## EXCERPT TO READ
* * *
Willem Dafoe

  • Share

You filmed Daybreakers in Australia, done any other work there?

Yep. Also I filmed a good film called The Hunter and performed at a Melbourne Festival at the Malthouse Theatre.

Ever been there for leisure?

No, just mostly stuff associated with press. I also went there when my wife had a film at a film festival there. But I'm always happy when I'm there.

What are you impressions?

It's a very comfortable place to be. The nature is incredible, very particular. The people are kind of laid back. You know things feel very cool and easy, you know, not problems mate.

Because I'm working there, when I'm there as a choice, you're right I see the best part, I don't see the dark side. And I'm not looking for it. I'm sure it's there but I've always had a good time there.

Also my wife went to school there as a young Italian girl. Couldn't speak a word of English. She went to live with a family in Port Macquarie. So that's our family connection.

You don't have many scenes as John's (Keanu Reeves) friend Marcus in John Wick. What to do have to do to fully inhabit a guy with so little screen time?

You do the preparation you need to do to have the confidence to pretend. You look at the scenes and you imagine what has to happen.

So I imagined my real life relationship with Keanu was enough because there were parallels. We're both actors, we've been working for a while. I don't know him well but I can pretend that I know him well. I met him years ago. I remember him as a kid. We have common friends. So that kind of friendship and that mutual respect was easy to pretend.

Other than that I've played professional assassins before and I'm familiar around guns. It was about being graceful with those things. So you can't call me lazy.

But this didn't require a lot of research. I'd visit the set to see what the world was like and see what people were doing, that's just as important.

So many of your on screen characters come to very bloody ends. You've ever played the mother of all death scenes as Jesus Christ. What does that say about you?

They're trying to kill me. I don't kill myself. All these deaths and not one suicide.
* * *
## SUPPLIED MATERIAL

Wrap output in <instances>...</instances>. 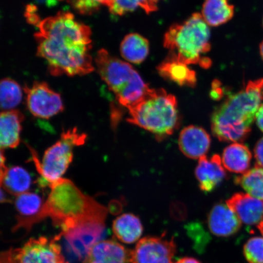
* * *
## DIRECTIONS
Carry on the Willem Dafoe interview from the point where it stops.

## TASK RESPONSE
The joke is that you always want a good entrance and a good exit. A good resolution for a character is always nice. I'm drawn to exotic and dramatic projects and in those kinds of movies the stakes are higher. I'm not so well known for doing flat out comedies or family dramas or doing little French style relationship stories. People don't tend to die in those.

Action movies, very dramatic stories in dramatic places in tumultuous historic times, warfare, cops, crime – all those things people die in, those are the movies I do.

So would you like to do more comedy or family drama and not die so much?

It's hard to speak hypothetically, I don't have an idea about what I need to do. I only know what I have an appetite for and what I think will challenge me. My nightmare as an actor is getting someplace and saying, 'yeah, I know how to do this and doing it easy, and having everyone on the set clap their hands and then go and do it again. We all like comfort, we all like reinforcement, we all like people to like what we do. But something tells me I would smell a rat if that happened.

You go from Spider-Man to Lars von Trier and from John Wick to David Lynch. Every project is completely different.

That's about protection because it allows you to exercise different muscles and allows you to not put all your chips on one number. It's not a career strategy, it's more a strategy to keep getting opportunities to do things that are interesting to me.

Tastes changes so much. When I walk down the street and people recognise me it's for different movies. I like that because it feels like I'm not just one thing.

So how do you chop and change when Hollywood pigeonholes actors so much?

I've tried to avoid it. It's partly because I've checked in and out and they've lost me and found me again. I have other worlds. I was at a small theatre that was totally under the radar every day for 26 years. The theatre and film worlds don't intersect at all. There are people I know quite well in the film business that have no idea I've been doing theatre for 40 years.

You've appeared in just about every genre and style over your career. What else is there left to tackle?

Not so much, in the theatre sometimes I get curious about Shakespeare because I'm not convinced that Shakespeare's so difficult to do. That's not something I have up my sleeve but sometimes I think about possibly trying to tackle that just because it's a curiosity thing.

How about mounting your own show then, or directing a movie?

No, I'm not a self-starter that way because when I have an idea for something it usually completes itself in my head. I always need to do it for someone else. If I do it for myself then it tends, my imagination is much less limited and it tends to be more egocentric.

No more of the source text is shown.